───── DATA EXCERPTS ─────

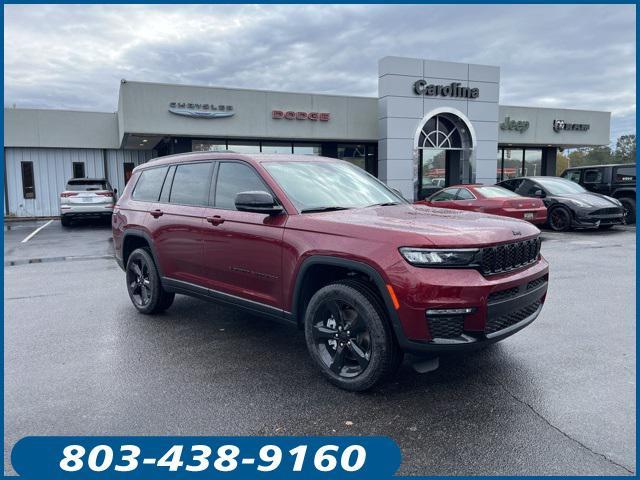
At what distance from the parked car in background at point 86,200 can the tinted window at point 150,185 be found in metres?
11.4

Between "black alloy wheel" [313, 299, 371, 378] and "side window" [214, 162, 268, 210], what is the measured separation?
4.36ft

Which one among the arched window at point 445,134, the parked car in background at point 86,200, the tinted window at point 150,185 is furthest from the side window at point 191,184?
the arched window at point 445,134

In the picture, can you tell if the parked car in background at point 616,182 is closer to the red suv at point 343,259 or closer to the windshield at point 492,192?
the windshield at point 492,192

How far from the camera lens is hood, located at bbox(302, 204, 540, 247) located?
11.1 ft

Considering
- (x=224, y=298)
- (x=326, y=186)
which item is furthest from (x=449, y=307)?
(x=224, y=298)

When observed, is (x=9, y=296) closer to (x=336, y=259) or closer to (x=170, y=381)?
(x=170, y=381)

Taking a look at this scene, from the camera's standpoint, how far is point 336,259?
12.2ft

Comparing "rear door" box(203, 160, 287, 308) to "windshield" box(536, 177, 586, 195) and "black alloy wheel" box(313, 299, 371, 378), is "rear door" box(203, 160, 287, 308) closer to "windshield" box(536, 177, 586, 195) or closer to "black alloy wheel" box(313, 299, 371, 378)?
"black alloy wheel" box(313, 299, 371, 378)

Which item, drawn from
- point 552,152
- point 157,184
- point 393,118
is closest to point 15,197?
point 393,118

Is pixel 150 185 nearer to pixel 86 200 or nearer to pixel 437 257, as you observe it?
pixel 437 257

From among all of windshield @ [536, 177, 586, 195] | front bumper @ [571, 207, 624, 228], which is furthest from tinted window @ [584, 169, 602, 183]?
front bumper @ [571, 207, 624, 228]

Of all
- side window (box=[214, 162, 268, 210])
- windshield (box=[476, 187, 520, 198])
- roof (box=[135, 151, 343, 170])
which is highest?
roof (box=[135, 151, 343, 170])

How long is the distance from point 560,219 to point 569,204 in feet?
1.73

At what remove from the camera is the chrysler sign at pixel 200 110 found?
16.8m
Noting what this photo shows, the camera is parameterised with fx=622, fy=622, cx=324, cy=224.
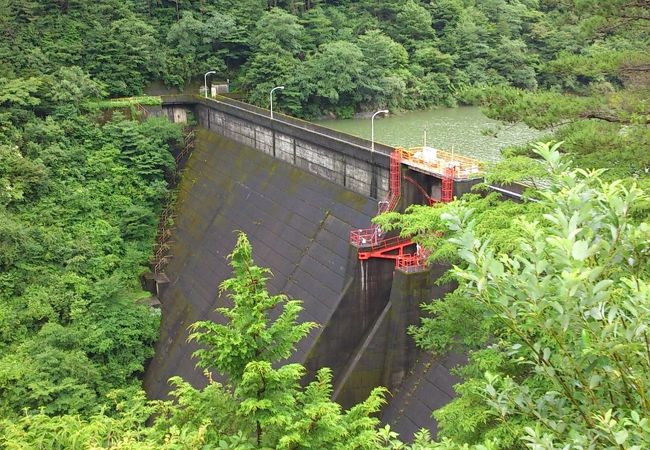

─────

**EXERCISE GOAL**
Revise the stretch from the line containing "When observed, is" through the end of the items, replacing "closer" with "nearer" and leaving everything else unchanged. Leave the pictures out of your answer.

**EXPECTED OUTPUT**
When observed, is (x=9, y=296) nearer to (x=336, y=259) or nearer to (x=170, y=381)?
(x=170, y=381)

Taking a look at this scene, from the camera's standpoint, how far is point 336,259?
12.2ft

Comparing "rear door" box(203, 160, 287, 308) to "windshield" box(536, 177, 586, 195) and "black alloy wheel" box(313, 299, 371, 378), is "rear door" box(203, 160, 287, 308) nearer to "windshield" box(536, 177, 586, 195) or nearer to "black alloy wheel" box(313, 299, 371, 378)?
"black alloy wheel" box(313, 299, 371, 378)

Which item, drawn from
- point 552,152
- point 157,184
- point 393,118
is closest to point 15,197?
point 393,118

Is pixel 150 185 nearer to pixel 86 200 or nearer to pixel 437 257, as you observe it?
pixel 437 257

From among all of windshield @ [536, 177, 586, 195] | front bumper @ [571, 207, 624, 228], which is furthest from tinted window @ [584, 169, 602, 183]?
front bumper @ [571, 207, 624, 228]

Of all
- side window (box=[214, 162, 268, 210])
- windshield (box=[476, 187, 520, 198])
- roof (box=[135, 151, 343, 170])
which is highest?
roof (box=[135, 151, 343, 170])

How long is the distance from point 560,219 to point 569,204 in feet?
1.73

At what remove from the camera is the chrysler sign at pixel 200 110 found?
16.8m
Noting what this photo shows, the camera is parameterised with fx=622, fy=622, cx=324, cy=224.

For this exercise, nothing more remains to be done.